We had just reached the administrative building where the dean’s office was located. A gust of icy air hit us as Russ pulled the door open for me. A question popped into my head, and I opened my mouth before I could second-guess whether to let it out. “Hey. What do you know about prescription painkillers?”

Russ had not been to medical school, but he was well versed in health issues ranging from the everyday to the obscure. He claimed this was because he had only ever worked in medical development, but I would not have been surprised to learn that he rose early each morning to peruse science journals before hitting the gym.

He glanced at me briefly as we began down a corridor. I was relieved that his eyes didn’t unsettle me and he was back to looking like regular old Russ. “Do you want the politically correct answer, or my real answer?”

“The latter.”

“Let’s just say I only needed to pop one Vicodin to know I should never take another. It’s different for different people, though. Some people fall asleep on painkillers. Others feel euphoric, like they can do anything, and that’s usually what gets you hooked. If a doctor prescribes them to you—which, given what we know now, they probably shouldn’t unless you’re out of options—you’d better hope you’re in the pass-out category.” Now he was staring at me intently. “Tell me you’re not doing that junk, Penny. It’ll kill you.”

My expression must have betrayed me, because Russ did a double take. “Whoa—wait a second. Is that what happened to your friend?”

I blinked several times to pull myself together. In less than two minutes I would be discussing a several-million-dollar endowment with the dean who had the power to make or break my career, and it would not behoove me to walk in on the verge of tears. Also, I had just revealed a major secret to a coworker with whom I had an uneven relationship. “Please don’t say anything to anyone,” I said.

We had just reached the dean’s assistant’s desk, and Russ reminded her we had an appointment.

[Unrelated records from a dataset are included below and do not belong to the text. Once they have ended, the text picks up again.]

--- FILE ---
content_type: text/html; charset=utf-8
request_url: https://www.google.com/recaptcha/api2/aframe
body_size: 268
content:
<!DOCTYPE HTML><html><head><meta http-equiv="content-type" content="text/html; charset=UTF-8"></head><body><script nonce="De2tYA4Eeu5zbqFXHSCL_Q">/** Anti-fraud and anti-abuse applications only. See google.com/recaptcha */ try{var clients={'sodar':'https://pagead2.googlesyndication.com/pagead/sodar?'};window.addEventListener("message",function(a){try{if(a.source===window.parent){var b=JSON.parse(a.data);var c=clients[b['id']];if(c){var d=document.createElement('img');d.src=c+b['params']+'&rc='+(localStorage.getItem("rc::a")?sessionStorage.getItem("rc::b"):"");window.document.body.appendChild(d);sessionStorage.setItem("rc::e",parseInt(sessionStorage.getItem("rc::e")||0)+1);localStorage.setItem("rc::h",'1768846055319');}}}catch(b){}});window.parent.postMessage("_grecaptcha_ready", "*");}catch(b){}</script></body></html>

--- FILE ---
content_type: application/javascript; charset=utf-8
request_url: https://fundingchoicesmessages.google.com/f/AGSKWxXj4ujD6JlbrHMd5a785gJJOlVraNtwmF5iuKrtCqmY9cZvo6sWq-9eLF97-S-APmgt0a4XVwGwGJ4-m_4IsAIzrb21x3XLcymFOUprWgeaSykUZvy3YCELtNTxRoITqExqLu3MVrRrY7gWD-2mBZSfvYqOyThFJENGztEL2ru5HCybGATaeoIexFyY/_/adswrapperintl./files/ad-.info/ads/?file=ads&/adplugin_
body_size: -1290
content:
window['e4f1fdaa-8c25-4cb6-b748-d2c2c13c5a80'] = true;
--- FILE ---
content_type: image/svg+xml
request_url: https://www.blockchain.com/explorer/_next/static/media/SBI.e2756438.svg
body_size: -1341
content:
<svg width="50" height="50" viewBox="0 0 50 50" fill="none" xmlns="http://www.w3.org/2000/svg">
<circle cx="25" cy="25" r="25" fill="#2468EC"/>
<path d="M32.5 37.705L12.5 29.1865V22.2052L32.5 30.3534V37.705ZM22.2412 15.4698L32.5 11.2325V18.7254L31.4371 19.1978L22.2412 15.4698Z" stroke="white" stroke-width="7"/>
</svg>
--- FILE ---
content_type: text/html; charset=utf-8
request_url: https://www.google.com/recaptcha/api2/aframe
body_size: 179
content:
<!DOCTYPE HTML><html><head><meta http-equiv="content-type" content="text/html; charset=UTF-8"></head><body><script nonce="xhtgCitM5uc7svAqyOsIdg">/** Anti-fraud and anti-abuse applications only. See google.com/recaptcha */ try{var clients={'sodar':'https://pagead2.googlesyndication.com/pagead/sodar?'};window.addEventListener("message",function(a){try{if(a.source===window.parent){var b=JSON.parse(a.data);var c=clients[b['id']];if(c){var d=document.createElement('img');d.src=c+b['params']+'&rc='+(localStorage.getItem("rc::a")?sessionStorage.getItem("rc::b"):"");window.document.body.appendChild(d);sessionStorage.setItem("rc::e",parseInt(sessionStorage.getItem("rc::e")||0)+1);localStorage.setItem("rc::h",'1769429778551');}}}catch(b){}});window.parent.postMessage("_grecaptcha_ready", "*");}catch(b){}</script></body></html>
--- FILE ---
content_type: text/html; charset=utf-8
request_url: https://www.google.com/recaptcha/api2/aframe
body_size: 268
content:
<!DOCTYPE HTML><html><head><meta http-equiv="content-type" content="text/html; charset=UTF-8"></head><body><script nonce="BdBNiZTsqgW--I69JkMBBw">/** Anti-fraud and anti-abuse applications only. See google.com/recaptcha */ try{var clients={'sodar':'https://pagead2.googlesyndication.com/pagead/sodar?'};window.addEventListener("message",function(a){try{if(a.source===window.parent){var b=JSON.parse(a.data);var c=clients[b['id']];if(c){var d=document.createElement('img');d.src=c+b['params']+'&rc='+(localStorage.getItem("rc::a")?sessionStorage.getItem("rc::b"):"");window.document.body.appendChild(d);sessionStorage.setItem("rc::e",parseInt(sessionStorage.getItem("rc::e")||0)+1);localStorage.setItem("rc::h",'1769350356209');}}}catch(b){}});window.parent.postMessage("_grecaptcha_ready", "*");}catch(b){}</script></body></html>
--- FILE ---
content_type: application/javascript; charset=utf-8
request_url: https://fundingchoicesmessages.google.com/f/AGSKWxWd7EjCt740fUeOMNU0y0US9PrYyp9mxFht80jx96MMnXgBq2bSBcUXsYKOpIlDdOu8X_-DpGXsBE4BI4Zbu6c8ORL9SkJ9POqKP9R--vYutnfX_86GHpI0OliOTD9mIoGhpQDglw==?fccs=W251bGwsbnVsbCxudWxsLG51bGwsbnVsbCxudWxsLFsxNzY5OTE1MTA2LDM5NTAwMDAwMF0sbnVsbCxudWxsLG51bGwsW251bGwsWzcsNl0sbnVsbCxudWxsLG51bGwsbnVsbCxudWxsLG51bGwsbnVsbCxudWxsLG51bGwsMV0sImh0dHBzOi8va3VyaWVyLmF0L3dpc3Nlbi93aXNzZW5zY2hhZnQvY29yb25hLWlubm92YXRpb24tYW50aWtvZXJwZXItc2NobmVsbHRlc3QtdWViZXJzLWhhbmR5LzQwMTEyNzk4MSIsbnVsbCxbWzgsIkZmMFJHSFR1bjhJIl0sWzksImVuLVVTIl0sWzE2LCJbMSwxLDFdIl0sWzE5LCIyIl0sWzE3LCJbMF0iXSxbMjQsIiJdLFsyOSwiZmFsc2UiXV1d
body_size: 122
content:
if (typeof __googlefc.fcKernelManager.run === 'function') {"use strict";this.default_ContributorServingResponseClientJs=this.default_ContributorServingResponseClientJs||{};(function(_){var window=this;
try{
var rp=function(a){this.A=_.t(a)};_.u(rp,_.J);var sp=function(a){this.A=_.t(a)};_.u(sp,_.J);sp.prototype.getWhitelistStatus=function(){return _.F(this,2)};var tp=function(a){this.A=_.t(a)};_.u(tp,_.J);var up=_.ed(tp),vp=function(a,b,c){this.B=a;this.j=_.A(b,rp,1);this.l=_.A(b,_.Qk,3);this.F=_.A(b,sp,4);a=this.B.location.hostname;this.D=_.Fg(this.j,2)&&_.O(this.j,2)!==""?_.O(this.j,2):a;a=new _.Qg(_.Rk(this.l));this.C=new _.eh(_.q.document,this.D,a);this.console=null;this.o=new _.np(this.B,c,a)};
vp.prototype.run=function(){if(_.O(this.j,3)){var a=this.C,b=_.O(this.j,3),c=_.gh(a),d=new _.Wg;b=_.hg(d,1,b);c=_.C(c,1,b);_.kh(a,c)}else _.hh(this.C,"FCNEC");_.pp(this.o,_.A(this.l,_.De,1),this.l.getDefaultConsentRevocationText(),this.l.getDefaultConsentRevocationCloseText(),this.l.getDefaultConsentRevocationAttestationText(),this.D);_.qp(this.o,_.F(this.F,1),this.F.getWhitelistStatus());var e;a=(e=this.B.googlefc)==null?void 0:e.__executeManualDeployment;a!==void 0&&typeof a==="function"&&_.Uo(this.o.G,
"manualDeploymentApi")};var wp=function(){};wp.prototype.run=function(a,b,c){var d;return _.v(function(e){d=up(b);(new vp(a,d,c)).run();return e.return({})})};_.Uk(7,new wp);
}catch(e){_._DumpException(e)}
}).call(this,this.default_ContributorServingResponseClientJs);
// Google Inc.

Then he turned back to me. “I won’t,” he said quietly. “But for the record, I don’t think addiction should be a secret.”

Later that day, when only the janitor and I were left in the office, I sat at my desk and thought about the word Russ had used.

Addiction .

Matt hadn’t used that word, but the facts spoke for themselves.

How long had Jenny been hooked? How had I not noticed something was amiss?

Pen, how long did you overlook what was wrong in your marriage? I heard Jenny ask. You’ve had your head buried in the sand for years now.

“Your point,” I muttered.

As my imaginary friend had just reminded me, I needed to focus on my marriage. But what did I really want from Sanjay? And what did I want for us?

I could ask him to put his damn phone down once in a while, but would that really be enough to ease the underlying irritation I felt toward him?

No. But him doing more around the house and with the kids—without being asked to—would. So that would be my first request.

What else?

There was no question that he needed to begin bringing in more than a few hundred dollars here and there as well as the occasional check from his parents. I was grateful I had the ability to keep our family financially solvent, even if I did sometimes worry about what would happen if I, say, fell through an unsecured manhole cover and suffered a devastating brain injury. But our financial arrangement was looking permanent, and that kept me awake at night nearly as much as Miles’ bedwetting. I had been telling Sanjay it was fine—he would be making more money soon enough.

Well, he still wasn’t, and though I was loath to point this out, it wasn’t fine. I had bitten my tongue because I was worried the truth would crush his self-esteem and stifle his ambition. When he had first sat me down one morning and told me he was dropping out of medical school—“Today, Penny. I literally can’t do this for one more day”—I had mostly been relieved; he had been so damn miserable. “What are you going to do?” I had asked, and then he had confessed what I already knew to be true—he wanted to go back to writing.